Near the bottom of the east coast of Tasmania is the Tasman Peninsula, a ragged blob of land reached via another, smaller blob, the Forestier Peninsula. They are a whisker of land away from being islands like Bruny, close to the coast — and to Hobart.
Having little time to find even a smudge of the wild Tasmania beyond the charming, hilly and human-sized Hobart, I headed down to the Tasman Peninsula for a few days’ camping.
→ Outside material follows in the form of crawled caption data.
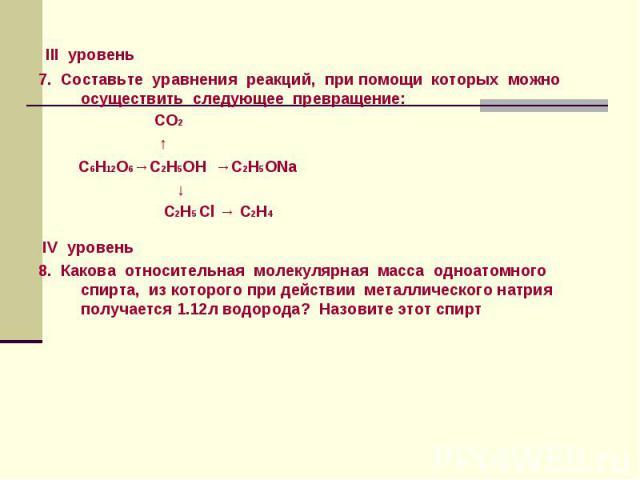 III уровень 7. Составьте уравнения реакций, при помощи которых можно осуществить следующее превращение: СО2 ↑ С6Н12О6→С2Н5ОН →С2Н5ОNa ↓ С2Н5 Сl → С2Н4 IV уровень 8. Какова относительная молекулярная масса одноатомного спирта, из которого при действи…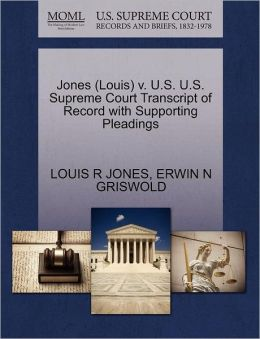 Jones (Louis) V. U.S. U.S. Supreme Court Transcript Of Record With Supporting Pleadings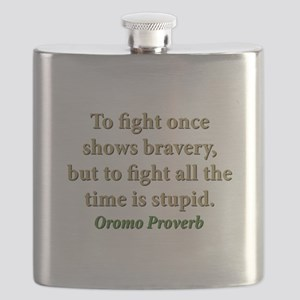 To Fight Once Shows Bravery Flask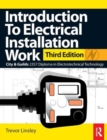 Image for Introduction to electrical installation work  : covers the knowledge units of the level 2 City & Guilds technology systems, level 3 City & Guilds diploma in installing electrotechnical systems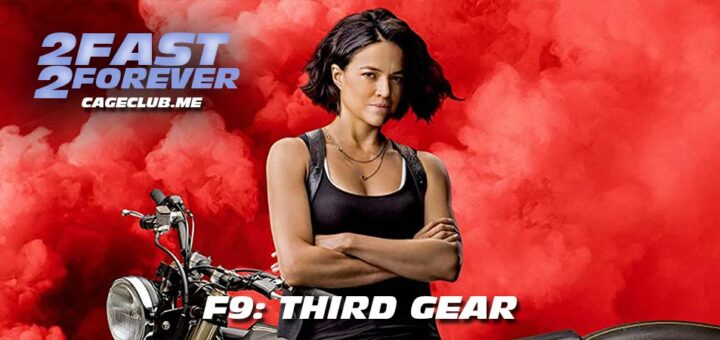 2 Fast 2 Forever #194 – F9: Third Gear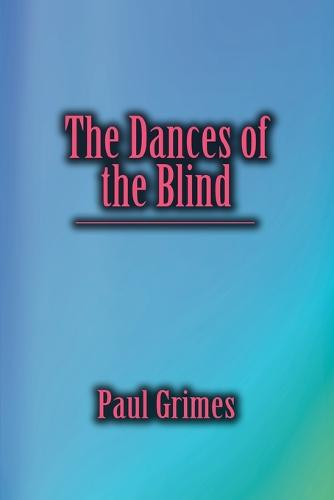 The Dances of the Blind (Paperback)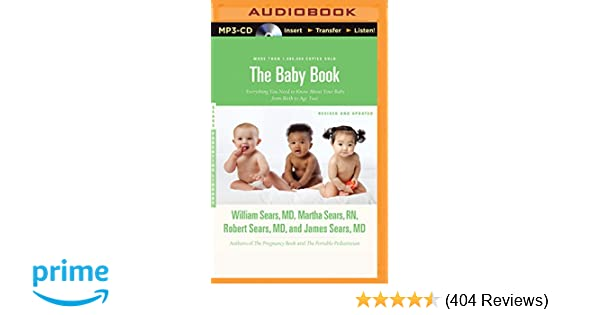 9a417445e00 The Baby Book  Everything You Need to Know About Your Baby From Birth to  Age Two  William Sears MD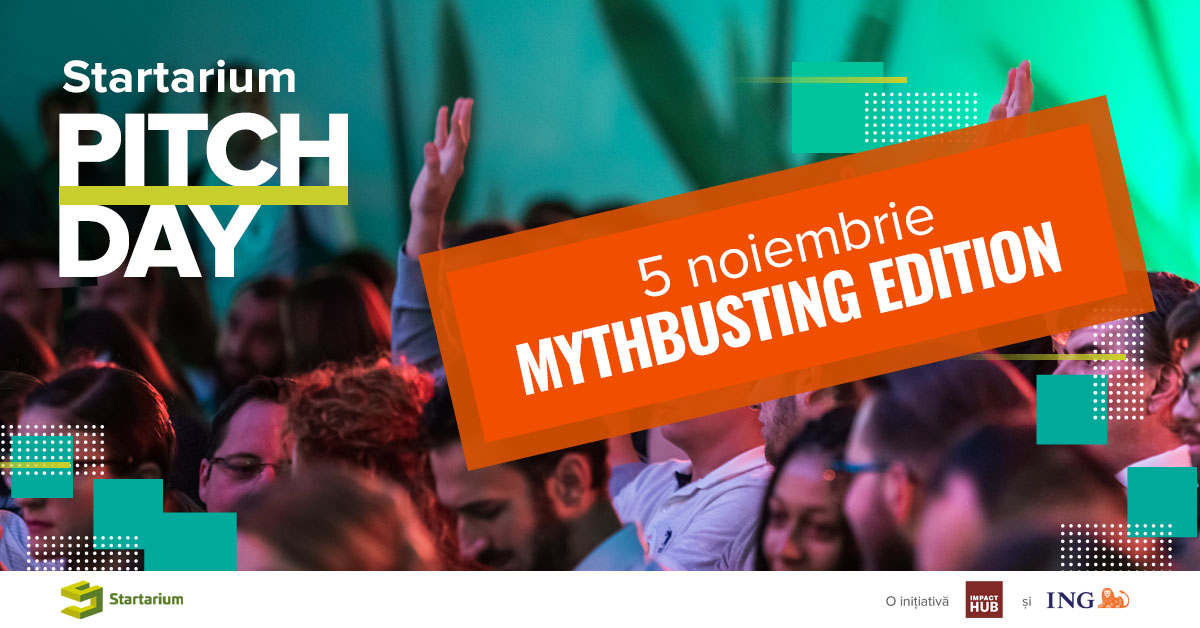 Startarium PitchDay 2019: mythbusting în antreprenoriat. Cum participi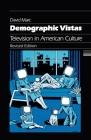 Demographic Vistas: Television in American Culture Cover Image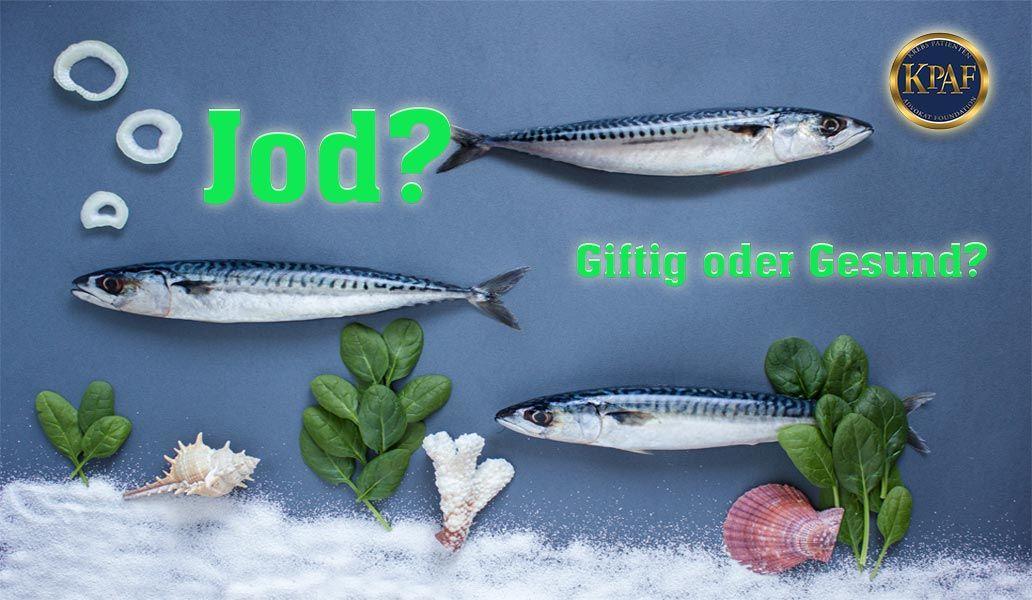 Aufklärung: Was ist Jod? Gesund oder Giftig? Überfluss oder Mangel?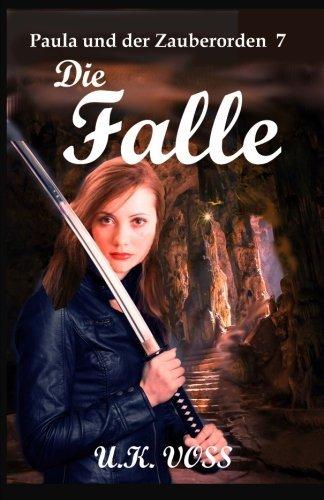 Buchseite und Rezensionen zu 'Die Falle: Paula und der Zauberorden 7' von U.K. Voss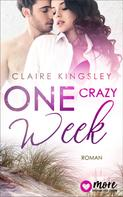 Claire Kingsley: One crazy Week ★★★★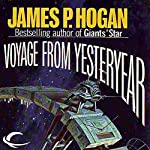 Voyage from Yesteryear | James P. Hogan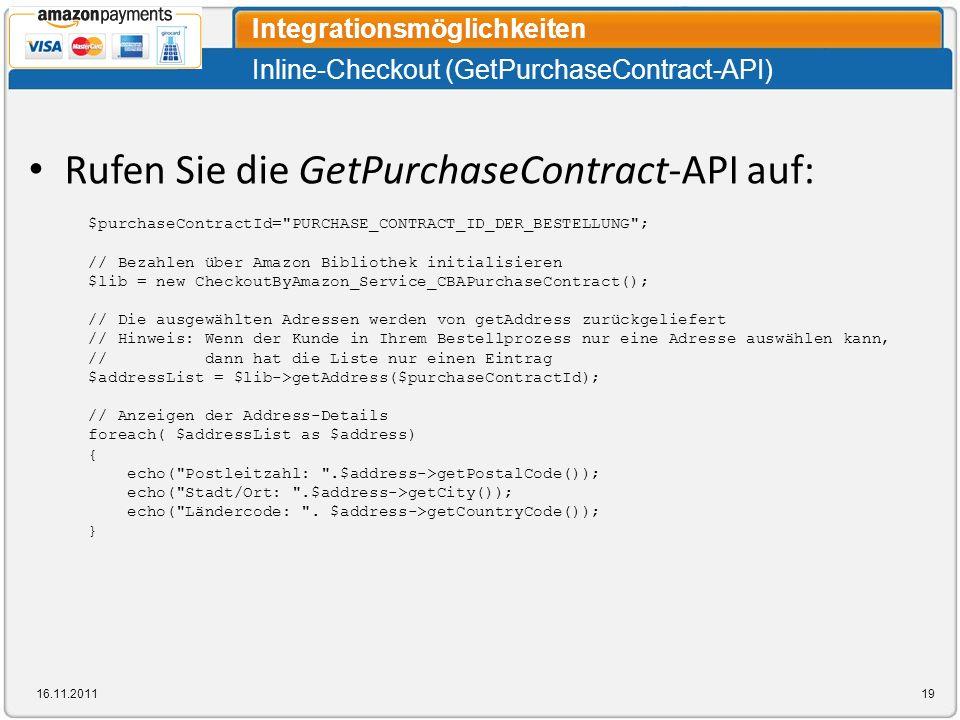 Inline-Checkout (GetPurchaseContract-API) Integrationsmöglichkeiten 16.11.201119 Rufen Sie die GetPurchaseContract-API auf: $purchaseContractId=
The coast around Eaglehawk Neck and beyond is rugged and stunning, but not totally wild, as outside the National Park, the accessible little bays in between the cliffs are dotted with small boats, and the shoreline with cottages, none of which can be called ‘shacks’ any more.
But it is this narrow ‘neck’ , only 30 metres wide at its narrowest, that has helped make it a good place to try to hold the line against the spread of the facial tumours that are rapidly slashing the population of the Tasmanian Devil, the wild Tasmanian I am most keen to meet. Since 1996, the disease has killed 80% of them.
At Taranna is the Tasmanian Devil Conservation Park, where I get my first real-life sight of the Devil, Australia’s largest surviving native carnivore, now the Tasmanian Tiger, the Thylacine, is extinct. It is also the world’s largest carnivorous marsupial.
I am shocked — he is so small. Heavier, but no bigger than a male Spotted-tail Quoll, as I see at home. And such an odd shape, as if his parts are mismatched, with that big head and blocky hindquarters. Such red ears! Such sharp teeth!